** Data records follows **

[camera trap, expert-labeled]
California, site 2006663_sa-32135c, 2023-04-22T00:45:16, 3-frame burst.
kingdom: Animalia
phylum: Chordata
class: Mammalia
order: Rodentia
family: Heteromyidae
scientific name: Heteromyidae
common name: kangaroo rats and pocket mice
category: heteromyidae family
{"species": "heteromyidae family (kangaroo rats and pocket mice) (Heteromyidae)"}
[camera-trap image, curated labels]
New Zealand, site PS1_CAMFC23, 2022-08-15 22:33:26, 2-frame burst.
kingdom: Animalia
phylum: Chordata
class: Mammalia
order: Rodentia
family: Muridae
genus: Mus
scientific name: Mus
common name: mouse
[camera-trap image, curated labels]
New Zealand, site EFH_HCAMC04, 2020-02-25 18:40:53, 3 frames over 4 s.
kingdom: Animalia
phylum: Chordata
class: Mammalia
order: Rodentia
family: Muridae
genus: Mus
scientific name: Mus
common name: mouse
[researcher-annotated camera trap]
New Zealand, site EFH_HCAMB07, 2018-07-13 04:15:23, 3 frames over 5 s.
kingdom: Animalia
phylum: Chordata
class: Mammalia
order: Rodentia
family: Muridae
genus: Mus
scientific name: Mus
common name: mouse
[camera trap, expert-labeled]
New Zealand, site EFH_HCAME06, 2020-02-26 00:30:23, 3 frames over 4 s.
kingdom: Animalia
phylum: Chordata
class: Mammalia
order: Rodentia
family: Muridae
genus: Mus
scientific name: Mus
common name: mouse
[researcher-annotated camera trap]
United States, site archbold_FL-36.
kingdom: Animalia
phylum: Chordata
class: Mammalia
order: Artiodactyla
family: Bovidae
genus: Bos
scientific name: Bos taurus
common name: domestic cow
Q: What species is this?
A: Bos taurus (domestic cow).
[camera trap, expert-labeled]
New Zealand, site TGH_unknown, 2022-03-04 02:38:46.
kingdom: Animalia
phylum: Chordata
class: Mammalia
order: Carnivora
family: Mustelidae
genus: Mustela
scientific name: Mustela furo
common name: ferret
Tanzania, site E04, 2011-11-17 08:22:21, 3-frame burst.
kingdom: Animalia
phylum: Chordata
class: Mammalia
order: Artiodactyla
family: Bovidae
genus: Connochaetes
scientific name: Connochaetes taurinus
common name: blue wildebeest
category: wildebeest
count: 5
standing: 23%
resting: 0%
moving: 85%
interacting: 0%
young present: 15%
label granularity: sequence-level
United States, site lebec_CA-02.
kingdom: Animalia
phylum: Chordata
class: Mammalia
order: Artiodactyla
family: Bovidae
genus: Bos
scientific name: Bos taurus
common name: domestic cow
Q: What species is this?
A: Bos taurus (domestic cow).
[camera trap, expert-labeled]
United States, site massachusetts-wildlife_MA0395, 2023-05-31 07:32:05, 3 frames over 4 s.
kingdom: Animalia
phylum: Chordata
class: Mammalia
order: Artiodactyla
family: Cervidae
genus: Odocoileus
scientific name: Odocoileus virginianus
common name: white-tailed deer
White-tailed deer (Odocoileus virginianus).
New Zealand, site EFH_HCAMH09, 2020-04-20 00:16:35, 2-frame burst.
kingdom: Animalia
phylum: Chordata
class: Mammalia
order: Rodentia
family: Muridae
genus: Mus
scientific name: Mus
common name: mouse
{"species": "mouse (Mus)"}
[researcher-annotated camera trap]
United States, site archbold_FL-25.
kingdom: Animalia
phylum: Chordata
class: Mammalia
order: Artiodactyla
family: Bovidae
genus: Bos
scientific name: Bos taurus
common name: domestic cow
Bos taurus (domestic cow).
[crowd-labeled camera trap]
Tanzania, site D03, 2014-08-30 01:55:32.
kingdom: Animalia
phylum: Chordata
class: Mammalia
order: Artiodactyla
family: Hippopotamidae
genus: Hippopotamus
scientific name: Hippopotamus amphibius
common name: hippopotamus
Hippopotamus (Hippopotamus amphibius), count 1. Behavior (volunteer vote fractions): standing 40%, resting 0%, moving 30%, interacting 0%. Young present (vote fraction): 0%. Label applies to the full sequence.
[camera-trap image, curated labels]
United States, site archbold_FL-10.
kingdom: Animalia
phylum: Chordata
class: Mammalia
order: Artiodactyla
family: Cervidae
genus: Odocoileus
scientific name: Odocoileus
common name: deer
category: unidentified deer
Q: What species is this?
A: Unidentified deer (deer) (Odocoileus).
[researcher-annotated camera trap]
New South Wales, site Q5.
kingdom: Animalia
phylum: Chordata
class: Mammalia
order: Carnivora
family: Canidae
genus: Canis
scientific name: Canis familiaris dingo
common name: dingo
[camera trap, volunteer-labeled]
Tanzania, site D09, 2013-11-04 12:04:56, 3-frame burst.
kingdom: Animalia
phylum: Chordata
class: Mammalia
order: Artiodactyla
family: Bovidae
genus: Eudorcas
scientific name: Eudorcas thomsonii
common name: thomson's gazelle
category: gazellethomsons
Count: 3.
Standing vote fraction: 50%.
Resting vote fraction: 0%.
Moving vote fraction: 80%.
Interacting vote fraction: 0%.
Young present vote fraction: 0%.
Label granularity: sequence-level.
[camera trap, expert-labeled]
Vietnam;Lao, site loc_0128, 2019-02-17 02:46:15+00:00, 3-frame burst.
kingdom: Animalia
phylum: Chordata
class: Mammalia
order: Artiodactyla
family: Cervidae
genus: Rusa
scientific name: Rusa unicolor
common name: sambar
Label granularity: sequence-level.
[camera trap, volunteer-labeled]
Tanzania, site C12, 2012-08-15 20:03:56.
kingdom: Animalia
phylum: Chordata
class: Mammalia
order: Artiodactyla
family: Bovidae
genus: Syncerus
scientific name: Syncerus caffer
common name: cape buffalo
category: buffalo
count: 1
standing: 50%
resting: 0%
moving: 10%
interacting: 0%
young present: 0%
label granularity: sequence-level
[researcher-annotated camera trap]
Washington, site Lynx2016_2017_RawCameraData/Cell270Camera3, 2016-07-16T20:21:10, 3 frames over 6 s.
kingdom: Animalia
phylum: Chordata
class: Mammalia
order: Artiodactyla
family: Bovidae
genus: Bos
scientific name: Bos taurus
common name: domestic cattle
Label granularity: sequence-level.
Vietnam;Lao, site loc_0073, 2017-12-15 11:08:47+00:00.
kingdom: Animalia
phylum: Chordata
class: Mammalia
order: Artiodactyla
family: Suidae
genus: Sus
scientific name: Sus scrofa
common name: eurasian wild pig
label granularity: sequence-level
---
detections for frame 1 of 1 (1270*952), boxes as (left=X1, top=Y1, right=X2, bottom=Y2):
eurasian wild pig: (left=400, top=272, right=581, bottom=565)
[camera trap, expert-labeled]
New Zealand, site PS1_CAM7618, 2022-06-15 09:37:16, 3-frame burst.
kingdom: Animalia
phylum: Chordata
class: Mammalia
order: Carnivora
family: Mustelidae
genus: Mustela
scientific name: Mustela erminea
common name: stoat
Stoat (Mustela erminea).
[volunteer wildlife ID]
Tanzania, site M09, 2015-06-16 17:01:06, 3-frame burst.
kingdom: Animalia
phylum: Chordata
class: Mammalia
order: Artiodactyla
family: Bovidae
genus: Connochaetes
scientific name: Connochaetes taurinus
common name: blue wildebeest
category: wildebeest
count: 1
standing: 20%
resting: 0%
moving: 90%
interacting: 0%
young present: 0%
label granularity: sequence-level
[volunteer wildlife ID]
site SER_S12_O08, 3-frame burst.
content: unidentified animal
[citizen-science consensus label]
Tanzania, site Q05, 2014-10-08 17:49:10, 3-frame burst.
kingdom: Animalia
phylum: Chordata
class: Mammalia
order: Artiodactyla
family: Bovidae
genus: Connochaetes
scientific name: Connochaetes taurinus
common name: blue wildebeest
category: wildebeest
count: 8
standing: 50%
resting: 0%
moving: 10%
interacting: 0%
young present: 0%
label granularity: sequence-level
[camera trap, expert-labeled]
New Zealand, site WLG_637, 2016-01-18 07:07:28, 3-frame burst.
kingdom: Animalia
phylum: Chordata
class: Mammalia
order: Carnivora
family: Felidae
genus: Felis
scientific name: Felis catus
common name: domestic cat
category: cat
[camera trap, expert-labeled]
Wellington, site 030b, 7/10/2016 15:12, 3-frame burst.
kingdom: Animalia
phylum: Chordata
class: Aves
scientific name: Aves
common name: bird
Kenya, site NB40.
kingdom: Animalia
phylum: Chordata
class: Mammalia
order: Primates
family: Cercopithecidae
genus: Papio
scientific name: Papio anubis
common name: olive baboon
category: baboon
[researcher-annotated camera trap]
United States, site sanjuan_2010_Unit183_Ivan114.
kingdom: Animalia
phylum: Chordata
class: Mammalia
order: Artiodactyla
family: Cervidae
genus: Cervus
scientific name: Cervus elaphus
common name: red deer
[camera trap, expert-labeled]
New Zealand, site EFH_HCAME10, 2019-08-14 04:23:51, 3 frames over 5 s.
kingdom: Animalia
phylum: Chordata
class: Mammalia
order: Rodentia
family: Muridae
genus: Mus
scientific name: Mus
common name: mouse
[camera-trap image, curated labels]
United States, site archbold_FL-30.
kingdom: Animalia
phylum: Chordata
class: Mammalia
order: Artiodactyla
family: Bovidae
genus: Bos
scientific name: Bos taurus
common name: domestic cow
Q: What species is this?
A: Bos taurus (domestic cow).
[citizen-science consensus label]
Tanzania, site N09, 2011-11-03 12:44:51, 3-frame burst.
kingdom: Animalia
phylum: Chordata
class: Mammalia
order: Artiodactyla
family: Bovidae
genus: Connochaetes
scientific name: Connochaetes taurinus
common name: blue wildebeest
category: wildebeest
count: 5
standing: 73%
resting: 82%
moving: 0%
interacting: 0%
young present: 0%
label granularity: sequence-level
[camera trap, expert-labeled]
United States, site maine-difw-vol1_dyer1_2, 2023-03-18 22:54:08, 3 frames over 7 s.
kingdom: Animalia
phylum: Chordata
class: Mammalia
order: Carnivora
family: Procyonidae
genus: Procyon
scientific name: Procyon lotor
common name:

** End of Data records **

▶ _Problem to work on_:
Whenever a line of the data above includes the word "Zealand", copy that line.

▶ _Solved exercise_:
New Zealand, site PS1_CAMFC23, 2022-08-15 22:33:26, 2-frame burst.
New Zealand, site EFH_HCAMC04, 2020-02-25 18:40:53, 3 frames over 4 s.
New Zealand, site EFH_HCAMB07, 2018-07-13 04:15:23, 3 frames over 5 s.
New Zealand, site EFH_HCAME06, 2020-02-26 00:30:23, 3 frames over 4 s.
New Zealand, site TGH_unknown, 2022-03-04 02:38:46.
New Zealand, site EFH_HCAMH09, 2020-04-20 00:16:35, 2-frame burst.
New Zealand, site PS1_CAM7618, 2022-06-15 09:37:16, 3-frame burst.
New Zealand, site WLG_637, 2016-01-18 07:07:28, 3-frame burst.
New Zealand, site EFH_HCAME10, 2019-08-14 04:23:51, 3 frames over 5 s.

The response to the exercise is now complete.